> Directions for this task
Copy out word for word every line from the one containing "By how much" up to and including the final line of the items.

— Start Data records —

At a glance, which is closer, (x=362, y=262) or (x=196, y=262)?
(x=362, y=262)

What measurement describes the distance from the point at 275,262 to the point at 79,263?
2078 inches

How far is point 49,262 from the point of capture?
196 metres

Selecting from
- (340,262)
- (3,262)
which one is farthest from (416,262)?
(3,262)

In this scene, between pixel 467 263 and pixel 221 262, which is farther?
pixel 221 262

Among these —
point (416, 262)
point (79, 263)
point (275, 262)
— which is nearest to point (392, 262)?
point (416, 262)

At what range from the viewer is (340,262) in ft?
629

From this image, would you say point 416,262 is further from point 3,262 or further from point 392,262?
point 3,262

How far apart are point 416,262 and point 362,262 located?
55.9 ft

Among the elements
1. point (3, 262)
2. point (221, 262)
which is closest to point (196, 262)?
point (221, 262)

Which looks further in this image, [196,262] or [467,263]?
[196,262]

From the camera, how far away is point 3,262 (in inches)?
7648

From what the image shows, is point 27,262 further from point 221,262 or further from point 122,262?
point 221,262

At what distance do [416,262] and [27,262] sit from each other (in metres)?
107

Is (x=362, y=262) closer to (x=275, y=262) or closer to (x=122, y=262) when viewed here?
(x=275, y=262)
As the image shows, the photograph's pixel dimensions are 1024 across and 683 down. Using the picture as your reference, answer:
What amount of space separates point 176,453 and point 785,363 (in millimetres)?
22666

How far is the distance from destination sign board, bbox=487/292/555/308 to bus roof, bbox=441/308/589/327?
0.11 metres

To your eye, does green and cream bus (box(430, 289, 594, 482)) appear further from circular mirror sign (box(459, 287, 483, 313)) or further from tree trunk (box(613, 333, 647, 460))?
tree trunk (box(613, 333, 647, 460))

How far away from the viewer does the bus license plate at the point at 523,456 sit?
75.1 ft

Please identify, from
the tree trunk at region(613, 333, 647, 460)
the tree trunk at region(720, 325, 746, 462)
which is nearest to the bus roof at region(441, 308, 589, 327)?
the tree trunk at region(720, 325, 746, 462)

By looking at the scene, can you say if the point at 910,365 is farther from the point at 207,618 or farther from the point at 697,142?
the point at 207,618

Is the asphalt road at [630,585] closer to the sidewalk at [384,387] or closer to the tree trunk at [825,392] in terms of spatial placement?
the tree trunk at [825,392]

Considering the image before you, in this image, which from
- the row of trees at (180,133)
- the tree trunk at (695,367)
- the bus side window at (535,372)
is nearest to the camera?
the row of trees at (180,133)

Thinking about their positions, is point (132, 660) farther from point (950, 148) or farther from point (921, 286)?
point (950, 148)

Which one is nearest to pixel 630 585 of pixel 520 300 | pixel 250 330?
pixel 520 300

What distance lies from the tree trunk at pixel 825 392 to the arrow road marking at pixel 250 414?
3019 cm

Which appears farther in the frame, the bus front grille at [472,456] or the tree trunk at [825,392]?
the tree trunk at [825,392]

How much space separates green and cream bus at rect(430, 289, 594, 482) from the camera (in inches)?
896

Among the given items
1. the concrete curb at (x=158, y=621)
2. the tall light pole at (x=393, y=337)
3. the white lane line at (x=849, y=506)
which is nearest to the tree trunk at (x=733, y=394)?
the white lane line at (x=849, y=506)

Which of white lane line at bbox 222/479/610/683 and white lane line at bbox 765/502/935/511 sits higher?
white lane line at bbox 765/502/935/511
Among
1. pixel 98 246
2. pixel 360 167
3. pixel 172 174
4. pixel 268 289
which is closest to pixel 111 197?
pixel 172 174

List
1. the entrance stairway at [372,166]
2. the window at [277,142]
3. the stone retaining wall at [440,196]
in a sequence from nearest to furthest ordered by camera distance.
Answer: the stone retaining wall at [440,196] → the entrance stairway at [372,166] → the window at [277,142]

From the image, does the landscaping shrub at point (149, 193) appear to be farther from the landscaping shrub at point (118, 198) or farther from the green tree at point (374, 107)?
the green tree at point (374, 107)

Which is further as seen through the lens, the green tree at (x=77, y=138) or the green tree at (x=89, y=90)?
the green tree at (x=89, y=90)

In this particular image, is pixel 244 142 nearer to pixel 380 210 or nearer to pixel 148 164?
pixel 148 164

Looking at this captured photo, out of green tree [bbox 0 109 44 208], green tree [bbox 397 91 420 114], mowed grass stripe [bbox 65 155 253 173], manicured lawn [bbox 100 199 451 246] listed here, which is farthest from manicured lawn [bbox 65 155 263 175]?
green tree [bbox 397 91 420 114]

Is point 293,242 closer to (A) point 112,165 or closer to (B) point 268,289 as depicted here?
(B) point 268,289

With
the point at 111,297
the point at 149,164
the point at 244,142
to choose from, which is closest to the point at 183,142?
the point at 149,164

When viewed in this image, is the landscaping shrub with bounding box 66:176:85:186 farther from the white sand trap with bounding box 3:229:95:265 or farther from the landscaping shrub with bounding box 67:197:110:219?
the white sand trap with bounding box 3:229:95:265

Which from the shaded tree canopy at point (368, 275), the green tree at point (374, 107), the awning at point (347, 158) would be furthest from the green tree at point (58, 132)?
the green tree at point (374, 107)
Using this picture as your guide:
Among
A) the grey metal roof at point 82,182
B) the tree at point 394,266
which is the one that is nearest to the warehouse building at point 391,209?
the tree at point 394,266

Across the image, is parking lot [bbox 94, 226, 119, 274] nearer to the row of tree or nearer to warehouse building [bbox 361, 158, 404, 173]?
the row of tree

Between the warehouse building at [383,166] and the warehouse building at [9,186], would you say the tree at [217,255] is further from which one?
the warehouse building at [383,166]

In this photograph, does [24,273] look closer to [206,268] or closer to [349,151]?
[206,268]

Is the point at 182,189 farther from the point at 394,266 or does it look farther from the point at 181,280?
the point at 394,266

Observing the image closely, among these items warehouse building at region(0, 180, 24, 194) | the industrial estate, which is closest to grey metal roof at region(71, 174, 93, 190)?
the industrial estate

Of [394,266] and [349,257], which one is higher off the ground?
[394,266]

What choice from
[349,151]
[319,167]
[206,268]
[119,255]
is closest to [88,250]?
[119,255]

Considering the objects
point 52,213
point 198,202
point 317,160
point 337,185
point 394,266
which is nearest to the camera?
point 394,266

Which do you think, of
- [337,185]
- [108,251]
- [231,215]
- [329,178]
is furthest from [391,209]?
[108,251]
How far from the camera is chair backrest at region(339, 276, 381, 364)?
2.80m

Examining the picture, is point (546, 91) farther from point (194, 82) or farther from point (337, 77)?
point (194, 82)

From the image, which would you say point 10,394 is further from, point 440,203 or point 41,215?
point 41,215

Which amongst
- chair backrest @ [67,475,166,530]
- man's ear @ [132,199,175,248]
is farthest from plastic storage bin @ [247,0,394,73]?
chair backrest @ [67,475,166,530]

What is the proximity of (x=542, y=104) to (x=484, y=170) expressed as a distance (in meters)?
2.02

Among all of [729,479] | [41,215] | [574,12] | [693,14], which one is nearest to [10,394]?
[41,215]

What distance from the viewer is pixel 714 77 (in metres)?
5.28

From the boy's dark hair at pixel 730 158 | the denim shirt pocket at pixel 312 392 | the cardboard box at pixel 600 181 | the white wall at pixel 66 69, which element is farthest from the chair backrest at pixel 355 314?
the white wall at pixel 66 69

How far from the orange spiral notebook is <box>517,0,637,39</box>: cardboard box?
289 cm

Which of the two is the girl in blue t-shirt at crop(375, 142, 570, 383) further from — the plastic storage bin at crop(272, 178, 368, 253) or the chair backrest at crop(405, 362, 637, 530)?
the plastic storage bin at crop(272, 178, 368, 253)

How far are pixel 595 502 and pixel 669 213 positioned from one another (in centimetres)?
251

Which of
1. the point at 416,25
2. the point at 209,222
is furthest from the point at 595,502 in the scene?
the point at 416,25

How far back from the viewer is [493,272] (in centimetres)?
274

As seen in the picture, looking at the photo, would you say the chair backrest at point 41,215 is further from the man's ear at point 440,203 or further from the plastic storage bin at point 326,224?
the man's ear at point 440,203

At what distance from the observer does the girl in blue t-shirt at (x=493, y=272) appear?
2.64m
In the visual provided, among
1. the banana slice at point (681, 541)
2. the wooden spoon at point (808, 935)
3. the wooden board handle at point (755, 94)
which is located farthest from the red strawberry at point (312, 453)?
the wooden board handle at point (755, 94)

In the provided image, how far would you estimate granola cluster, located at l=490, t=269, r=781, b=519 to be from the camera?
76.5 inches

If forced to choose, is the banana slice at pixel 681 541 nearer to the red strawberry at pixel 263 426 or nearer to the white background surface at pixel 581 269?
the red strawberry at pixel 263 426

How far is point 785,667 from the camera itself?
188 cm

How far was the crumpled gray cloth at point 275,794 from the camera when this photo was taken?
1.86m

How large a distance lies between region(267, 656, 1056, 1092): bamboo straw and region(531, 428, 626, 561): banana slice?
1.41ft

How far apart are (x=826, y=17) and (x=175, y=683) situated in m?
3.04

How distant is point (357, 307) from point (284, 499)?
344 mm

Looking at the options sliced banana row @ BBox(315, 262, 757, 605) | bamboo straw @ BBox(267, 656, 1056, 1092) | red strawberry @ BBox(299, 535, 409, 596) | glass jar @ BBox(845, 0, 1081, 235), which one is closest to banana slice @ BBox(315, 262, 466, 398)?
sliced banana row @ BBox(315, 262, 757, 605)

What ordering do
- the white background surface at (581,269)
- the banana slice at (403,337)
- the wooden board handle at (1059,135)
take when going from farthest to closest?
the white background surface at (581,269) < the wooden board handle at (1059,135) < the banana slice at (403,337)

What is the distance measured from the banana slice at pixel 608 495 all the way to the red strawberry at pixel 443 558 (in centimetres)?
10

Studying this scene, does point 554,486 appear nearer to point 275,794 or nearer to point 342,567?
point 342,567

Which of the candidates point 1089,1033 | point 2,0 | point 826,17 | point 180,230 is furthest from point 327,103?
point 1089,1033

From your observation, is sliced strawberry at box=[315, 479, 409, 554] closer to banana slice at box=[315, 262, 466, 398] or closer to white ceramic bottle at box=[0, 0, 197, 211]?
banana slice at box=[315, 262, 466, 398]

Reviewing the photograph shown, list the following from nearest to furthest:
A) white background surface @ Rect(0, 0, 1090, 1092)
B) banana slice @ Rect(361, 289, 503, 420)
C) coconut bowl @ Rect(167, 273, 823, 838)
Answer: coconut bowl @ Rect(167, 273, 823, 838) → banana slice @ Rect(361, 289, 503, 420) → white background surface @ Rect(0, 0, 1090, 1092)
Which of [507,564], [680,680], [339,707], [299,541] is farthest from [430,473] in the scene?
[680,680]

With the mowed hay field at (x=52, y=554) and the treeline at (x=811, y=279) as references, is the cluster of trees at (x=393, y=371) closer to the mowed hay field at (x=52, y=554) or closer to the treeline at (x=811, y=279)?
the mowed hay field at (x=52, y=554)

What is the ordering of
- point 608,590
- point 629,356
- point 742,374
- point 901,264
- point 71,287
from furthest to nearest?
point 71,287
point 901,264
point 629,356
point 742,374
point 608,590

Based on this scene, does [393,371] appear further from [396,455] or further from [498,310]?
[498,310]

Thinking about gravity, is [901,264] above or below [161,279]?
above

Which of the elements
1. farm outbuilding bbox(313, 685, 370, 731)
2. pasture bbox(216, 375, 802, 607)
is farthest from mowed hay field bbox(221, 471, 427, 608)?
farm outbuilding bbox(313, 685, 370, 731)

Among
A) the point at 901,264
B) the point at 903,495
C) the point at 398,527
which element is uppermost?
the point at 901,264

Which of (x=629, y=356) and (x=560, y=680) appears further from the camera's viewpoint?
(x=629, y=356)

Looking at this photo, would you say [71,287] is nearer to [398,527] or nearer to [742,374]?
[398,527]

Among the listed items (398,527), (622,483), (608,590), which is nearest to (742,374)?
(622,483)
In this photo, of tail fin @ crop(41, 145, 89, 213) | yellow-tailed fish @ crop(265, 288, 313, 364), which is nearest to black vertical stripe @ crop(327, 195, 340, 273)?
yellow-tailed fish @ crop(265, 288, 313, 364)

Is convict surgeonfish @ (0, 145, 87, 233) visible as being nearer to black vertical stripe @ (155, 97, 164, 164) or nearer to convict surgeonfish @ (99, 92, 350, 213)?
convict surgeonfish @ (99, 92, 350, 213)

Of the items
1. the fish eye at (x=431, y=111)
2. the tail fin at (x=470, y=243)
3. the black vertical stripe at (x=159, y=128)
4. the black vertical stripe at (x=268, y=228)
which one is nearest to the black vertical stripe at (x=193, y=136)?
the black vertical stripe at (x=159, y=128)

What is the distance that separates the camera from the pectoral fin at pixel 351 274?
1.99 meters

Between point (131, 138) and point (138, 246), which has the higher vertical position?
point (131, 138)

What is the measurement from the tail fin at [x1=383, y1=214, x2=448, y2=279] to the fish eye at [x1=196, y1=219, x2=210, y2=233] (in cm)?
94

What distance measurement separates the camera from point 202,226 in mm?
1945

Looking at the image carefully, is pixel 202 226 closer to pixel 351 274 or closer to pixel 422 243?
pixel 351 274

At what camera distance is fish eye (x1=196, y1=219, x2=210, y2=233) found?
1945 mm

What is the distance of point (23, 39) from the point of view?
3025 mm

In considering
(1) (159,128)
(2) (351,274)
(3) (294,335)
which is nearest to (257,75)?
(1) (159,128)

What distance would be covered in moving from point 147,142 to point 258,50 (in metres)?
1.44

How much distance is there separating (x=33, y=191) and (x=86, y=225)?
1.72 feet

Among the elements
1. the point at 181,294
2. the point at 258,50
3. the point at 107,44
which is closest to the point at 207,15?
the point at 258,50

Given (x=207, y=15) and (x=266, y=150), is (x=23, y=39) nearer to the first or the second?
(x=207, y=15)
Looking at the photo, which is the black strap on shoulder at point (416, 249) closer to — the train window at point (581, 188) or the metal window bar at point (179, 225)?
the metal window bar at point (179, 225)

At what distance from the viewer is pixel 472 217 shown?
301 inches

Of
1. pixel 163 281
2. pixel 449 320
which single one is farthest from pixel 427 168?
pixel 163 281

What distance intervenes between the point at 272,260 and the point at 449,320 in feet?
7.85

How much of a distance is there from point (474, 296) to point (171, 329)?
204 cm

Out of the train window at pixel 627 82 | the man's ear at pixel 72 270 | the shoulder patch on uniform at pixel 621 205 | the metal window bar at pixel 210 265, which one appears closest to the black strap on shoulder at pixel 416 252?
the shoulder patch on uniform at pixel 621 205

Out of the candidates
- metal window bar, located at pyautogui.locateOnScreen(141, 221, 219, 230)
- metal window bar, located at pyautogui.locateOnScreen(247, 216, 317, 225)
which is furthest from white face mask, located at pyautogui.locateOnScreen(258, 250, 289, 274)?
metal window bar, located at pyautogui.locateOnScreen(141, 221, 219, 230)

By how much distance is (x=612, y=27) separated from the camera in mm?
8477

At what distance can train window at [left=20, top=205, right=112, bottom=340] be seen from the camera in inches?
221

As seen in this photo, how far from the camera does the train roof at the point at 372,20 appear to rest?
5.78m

— End Data records —

> Exercise response
By how much distance is (x=612, y=27) separated from the camera in mm?
8477

At what distance can train window at [left=20, top=205, right=112, bottom=340] be seen from the camera in inches?
221

As seen in this photo, how far from the camera does the train roof at the point at 372,20 appear to rest?
5.78m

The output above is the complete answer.